Dr. Emily Splichal, a podiatrist at the Center for Functional & Regenerative Medicine, “hated” Skechers Shape-Ups, which were the subject of several lawsuits and hip injury reports, but she loved Allbirds sneakers. Beyond sneakers, Pourziaee said, he’s not a fan of floss heels and prefers wedges as a more supportive alternative.
“I know they show off your feet for the world to admire, but they don’t provide the best support,” he said. “There is a general lack of support around the foot and ankle, which can easily lead to twisting of the ankle, and the lack of support can also lead to overuse injuries, like tendonitis.”
Sutera quickly noted that she is “not a fan” of the ultimate hybrid ― the high-heeled sneaker, which has come and gone in style over the years.
There’s a science to choosing good shoes for foot health.
Whatever the trends are, it’s vital to make sure the shoes you’re buying are suitable for your feet.
“The most important thing is to try on shoes toward the end of the day when your foot is most swollen,” Pourziaee said. “This will ensure a proper fit and help prevent surprise foot pain.
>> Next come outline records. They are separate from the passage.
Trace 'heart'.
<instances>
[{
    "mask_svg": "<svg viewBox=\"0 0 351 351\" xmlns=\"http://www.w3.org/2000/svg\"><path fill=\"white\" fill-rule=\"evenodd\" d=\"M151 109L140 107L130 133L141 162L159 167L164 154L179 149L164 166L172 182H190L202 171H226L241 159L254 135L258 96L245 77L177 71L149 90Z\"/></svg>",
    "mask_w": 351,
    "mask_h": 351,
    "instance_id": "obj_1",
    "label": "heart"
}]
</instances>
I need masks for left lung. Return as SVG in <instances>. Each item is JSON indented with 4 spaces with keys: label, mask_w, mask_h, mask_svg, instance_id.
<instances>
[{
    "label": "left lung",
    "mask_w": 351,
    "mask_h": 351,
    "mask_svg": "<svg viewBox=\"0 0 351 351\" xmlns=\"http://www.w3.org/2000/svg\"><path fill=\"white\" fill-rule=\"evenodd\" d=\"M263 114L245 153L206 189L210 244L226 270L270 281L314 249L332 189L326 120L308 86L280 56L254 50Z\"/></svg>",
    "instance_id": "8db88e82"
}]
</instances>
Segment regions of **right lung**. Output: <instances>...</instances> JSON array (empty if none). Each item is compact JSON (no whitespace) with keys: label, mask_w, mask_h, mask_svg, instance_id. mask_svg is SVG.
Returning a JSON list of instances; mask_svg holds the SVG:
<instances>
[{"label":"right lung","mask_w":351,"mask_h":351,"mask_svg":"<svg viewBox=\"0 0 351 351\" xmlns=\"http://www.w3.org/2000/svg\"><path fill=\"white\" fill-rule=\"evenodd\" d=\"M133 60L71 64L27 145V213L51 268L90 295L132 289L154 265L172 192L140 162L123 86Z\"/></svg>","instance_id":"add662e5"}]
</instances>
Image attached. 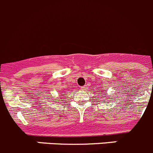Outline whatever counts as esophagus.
Wrapping results in <instances>:
<instances>
[{"label": "esophagus", "mask_w": 153, "mask_h": 153, "mask_svg": "<svg viewBox=\"0 0 153 153\" xmlns=\"http://www.w3.org/2000/svg\"><path fill=\"white\" fill-rule=\"evenodd\" d=\"M86 86H81V89H82V90H84V89H86Z\"/></svg>", "instance_id": "1"}]
</instances>
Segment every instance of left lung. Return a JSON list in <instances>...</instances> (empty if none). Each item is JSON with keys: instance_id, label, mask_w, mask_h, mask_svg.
<instances>
[{"instance_id": "left-lung-1", "label": "left lung", "mask_w": 153, "mask_h": 153, "mask_svg": "<svg viewBox=\"0 0 153 153\" xmlns=\"http://www.w3.org/2000/svg\"><path fill=\"white\" fill-rule=\"evenodd\" d=\"M105 95H106V94H105Z\"/></svg>"}]
</instances>
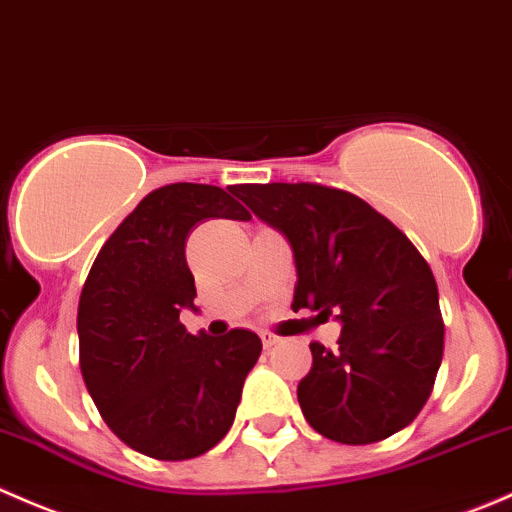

Shoes should feel good and fit properly when you try them on, so don’t try to ‘break them in.’ Specifically, shoes made from material that will stretch and allow your foot to breathe through the day are also beneficial.”
He also stressed the need to try on both shoes and make sure the heel doesn’t move around while walking because that could lead to tendonitis or plantar fasciitis.
“The two most important features of a sneaker that I emphasize to my patients are that the shoe needs to be comfortable and that the shoe should have a rigid shank,” Kor said. “This is a subtle but important and commonly ignored feature of a shoe that the average shoe store will not explain to the consumer.”
Given the limits of shoe store employee expertise regarding foot health, Kornfeld believes people should consult with a podiatrist when choosing a sneaker, mainly if they’ve dealt with pain issues. Some patients may require a rigid sole, while others may need flexibility or could require custom orthotics.
“My feeling is that since so many people these days understand the importance of fitness as a contributor to good health, it only makes sense to see a podiatrist before starting an exercise routine or choosing sneakers,” Kornfeld said. “A little education can go a long way in preventing problems down the road.”